What to do: The records below should be set down in full, please, without any change.

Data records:
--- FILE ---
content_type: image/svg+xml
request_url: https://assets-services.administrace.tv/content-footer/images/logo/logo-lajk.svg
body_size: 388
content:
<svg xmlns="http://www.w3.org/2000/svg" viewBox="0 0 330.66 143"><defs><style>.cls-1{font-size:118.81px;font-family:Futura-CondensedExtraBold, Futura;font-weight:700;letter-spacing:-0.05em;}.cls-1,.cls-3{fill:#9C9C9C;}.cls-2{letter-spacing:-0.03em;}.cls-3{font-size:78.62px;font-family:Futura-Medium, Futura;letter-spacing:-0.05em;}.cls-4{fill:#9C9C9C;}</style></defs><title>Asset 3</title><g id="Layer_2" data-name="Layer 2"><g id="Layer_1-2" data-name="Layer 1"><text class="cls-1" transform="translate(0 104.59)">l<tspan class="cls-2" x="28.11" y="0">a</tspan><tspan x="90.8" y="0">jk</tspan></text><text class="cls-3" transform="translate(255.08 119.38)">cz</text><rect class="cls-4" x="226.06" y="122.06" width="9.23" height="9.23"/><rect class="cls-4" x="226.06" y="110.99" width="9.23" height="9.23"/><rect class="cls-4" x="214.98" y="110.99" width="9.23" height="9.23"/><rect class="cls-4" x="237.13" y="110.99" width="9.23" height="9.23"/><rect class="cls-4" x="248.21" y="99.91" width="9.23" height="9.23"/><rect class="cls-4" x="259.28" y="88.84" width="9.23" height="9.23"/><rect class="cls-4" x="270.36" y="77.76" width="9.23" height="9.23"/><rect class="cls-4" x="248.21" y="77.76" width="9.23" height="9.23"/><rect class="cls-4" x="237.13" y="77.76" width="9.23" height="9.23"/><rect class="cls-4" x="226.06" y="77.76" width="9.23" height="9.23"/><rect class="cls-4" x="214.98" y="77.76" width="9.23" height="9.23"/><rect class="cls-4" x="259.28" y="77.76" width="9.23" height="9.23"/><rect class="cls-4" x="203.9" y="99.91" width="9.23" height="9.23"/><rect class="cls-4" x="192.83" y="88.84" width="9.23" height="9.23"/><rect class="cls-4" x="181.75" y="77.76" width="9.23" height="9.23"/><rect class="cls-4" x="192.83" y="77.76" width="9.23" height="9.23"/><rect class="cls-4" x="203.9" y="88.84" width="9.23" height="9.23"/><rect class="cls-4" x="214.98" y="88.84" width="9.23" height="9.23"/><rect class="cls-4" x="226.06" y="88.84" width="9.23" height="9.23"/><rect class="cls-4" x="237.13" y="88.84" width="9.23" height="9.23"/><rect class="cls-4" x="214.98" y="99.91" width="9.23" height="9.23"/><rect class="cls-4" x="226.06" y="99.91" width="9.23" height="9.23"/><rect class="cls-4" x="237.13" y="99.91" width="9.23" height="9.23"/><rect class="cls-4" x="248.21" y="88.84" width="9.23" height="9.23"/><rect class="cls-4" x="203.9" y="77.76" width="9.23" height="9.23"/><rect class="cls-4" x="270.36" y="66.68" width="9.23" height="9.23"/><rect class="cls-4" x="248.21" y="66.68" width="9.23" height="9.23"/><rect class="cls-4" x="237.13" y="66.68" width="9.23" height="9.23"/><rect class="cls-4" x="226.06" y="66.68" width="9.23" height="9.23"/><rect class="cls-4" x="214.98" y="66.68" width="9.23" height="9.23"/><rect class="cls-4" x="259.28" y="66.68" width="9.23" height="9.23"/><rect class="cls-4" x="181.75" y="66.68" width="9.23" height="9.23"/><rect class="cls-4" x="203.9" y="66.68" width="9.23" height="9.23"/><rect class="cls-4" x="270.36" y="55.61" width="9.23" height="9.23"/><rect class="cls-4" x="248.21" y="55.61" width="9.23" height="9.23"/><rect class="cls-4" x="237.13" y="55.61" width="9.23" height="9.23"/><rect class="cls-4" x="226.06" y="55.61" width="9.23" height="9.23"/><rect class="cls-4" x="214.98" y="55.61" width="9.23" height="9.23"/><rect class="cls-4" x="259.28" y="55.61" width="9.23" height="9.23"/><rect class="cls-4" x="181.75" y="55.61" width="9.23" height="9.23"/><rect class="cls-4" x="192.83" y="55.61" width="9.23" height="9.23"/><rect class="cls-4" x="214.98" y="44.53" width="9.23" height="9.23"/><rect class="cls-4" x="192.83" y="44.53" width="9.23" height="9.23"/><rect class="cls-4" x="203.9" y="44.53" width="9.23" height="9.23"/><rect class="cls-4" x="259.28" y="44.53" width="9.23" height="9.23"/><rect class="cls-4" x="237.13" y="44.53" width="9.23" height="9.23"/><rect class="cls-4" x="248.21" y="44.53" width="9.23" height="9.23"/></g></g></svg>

Task solution:
--- FILE ---
content_type: image/svg+xml
request_url: https://assets-services.administrace.tv/content-footer/images/logo/logo-lajk.svg
body_size: 388
content:
<svg xmlns="http://www.w3.org/2000/svg" viewBox="0 0 330.66 143"><defs><style>.cls-1{font-size:118.81px;font-family:Futura-CondensedExtraBold, Futura;font-weight:700;letter-spacing:-0.05em;}.cls-1,.cls-3{fill:#9C9C9C;}.cls-2{letter-spacing:-0.03em;}.cls-3{font-size:78.62px;font-family:Futura-Medium, Futura;letter-spacing:-0.05em;}.cls-4{fill:#9C9C9C;}</style></defs><title>Asset 3</title><g id="Layer_2" data-name="Layer 2"><g id="Layer_1-2" data-name="Layer 1"><text class="cls-1" transform="translate(0 104.59)">l<tspan class="cls-2" x="28.11" y="0">a</tspan><tspan x="90.8" y="0">jk</tspan></text><text class="cls-3" transform="translate(255.08 119.38)">cz</text><rect class="cls-4" x="226.06" y="122.06" width="9.23" height="9.23"/><rect class="cls-4" x="226.06" y="110.99" width="9.23" height="9.23"/><rect class="cls-4" x="214.98" y="110.99" width="9.23" height="9.23"/><rect class="cls-4" x="237.13" y="110.99" width="9.23" height="9.23"/><rect class="cls-4" x="248.21" y="99.91" width="9.23" height="9.23"/><rect class="cls-4" x="259.28" y="88.84" width="9.23" height="9.23"/><rect class="cls-4" x="270.36" y="77.76" width="9.23" height="9.23"/><rect class="cls-4" x="248.21" y="77.76" width="9.23" height="9.23"/><rect class="cls-4" x="237.13" y="77.76" width="9.23" height="9.23"/><rect class="cls-4" x="226.06" y="77.76" width="9.23" height="9.23"/><rect class="cls-4" x="214.98" y="77.76" width="9.23" height="9.23"/><rect class="cls-4" x="259.28" y="77.76" width="9.23" height="9.23"/><rect class="cls-4" x="203.9" y="99.91" width="9.23" height="9.23"/><rect class="cls-4" x="192.83" y="88.84" width="9.23" height="9.23"/><rect class="cls-4" x="181.75" y="77.76" width="9.23" height="9.23"/><rect class="cls-4" x="192.83" y="77.76" width="9.23" height="9.23"/><rect class="cls-4" x="203.9" y="88.84" width="9.23" height="9.23"/><rect class="cls-4" x="214.98" y="88.84" width="9.23" height="9.23"/><rect class="cls-4" x="226.06" y="88.84" width="9.23" height="9.23"/><rect class="cls-4" x="237.13" y="88.84" width="9.23" height="9.23"/><rect class="cls-4" x="214.98" y="99.91" width="9.23" height="9.23"/><rect class="cls-4" x="226.06" y="99.91" width="9.23" height="9.23"/><rect class="cls-4" x="237.13" y="99.91" width="9.23" height="9.23"/><rect class="cls-4" x="248.21" y="88.84" width="9.23" height="9.23"/><rect class="cls-4" x="203.9" y="77.76" width="9.23" height="9.23"/><rect class="cls-4" x="270.36" y="66.68" width="9.23" height="9.23"/><rect class="cls-4" x="248.21" y="66.68" width="9.23" height="9.23"/><rect class="cls-4" x="237.13" y="66.68" width="9.23" height="9.23"/><rect class="cls-4" x="226.06" y="66.68" width="9.23" height="9.23"/><rect class="cls-4" x="214.98" y="66.68" width="9.23" height="9.23"/><rect class="cls-4" x="259.28" y="66.68" width="9.23" height="9.23"/><rect class="cls-4" x="181.75" y="66.68" width="9.23" height="9.23"/><rect class="cls-4" x="203.9" y="66.68" width="9.23" height="9.23"/><rect class="cls-4" x="270.36" y="55.61" width="9.23" height="9.23"/><rect class="cls-4" x="248.21" y="55.61" width="9.23" height="9.23"/><rect class="cls-4" x="237.13" y="55.61" width="9.23" height="9.23"/><rect class="cls-4" x="226.06" y="55.61" width="9.23" height="9.23"/><rect class="cls-4" x="214.98" y="55.61" width="9.23" height="9.23"/><rect class="cls-4" x="259.28" y="55.61" width="9.23" height="9.23"/><rect class="cls-4" x="181.75" y="55.61" width="9.23" height="9.23"/><rect class="cls-4" x="192.83" y="55.61" width="9.23" height="9.23"/><rect class="cls-4" x="214.98" y="44.53" width="9.23" height="9.23"/><rect class="cls-4" x="192.83" y="44.53" width="9.23" height="9.23"/><rect class="cls-4" x="203.9" y="44.53" width="9.23" height="9.23"/><rect class="cls-4" x="259.28" y="44.53" width="9.23" height="9.23"/><rect class="cls-4" x="237.13" y="44.53" width="9.23" height="9.23"/><rect class="cls-4" x="248.21" y="44.53" width="9.23" height="9.23"/></g></g></svg>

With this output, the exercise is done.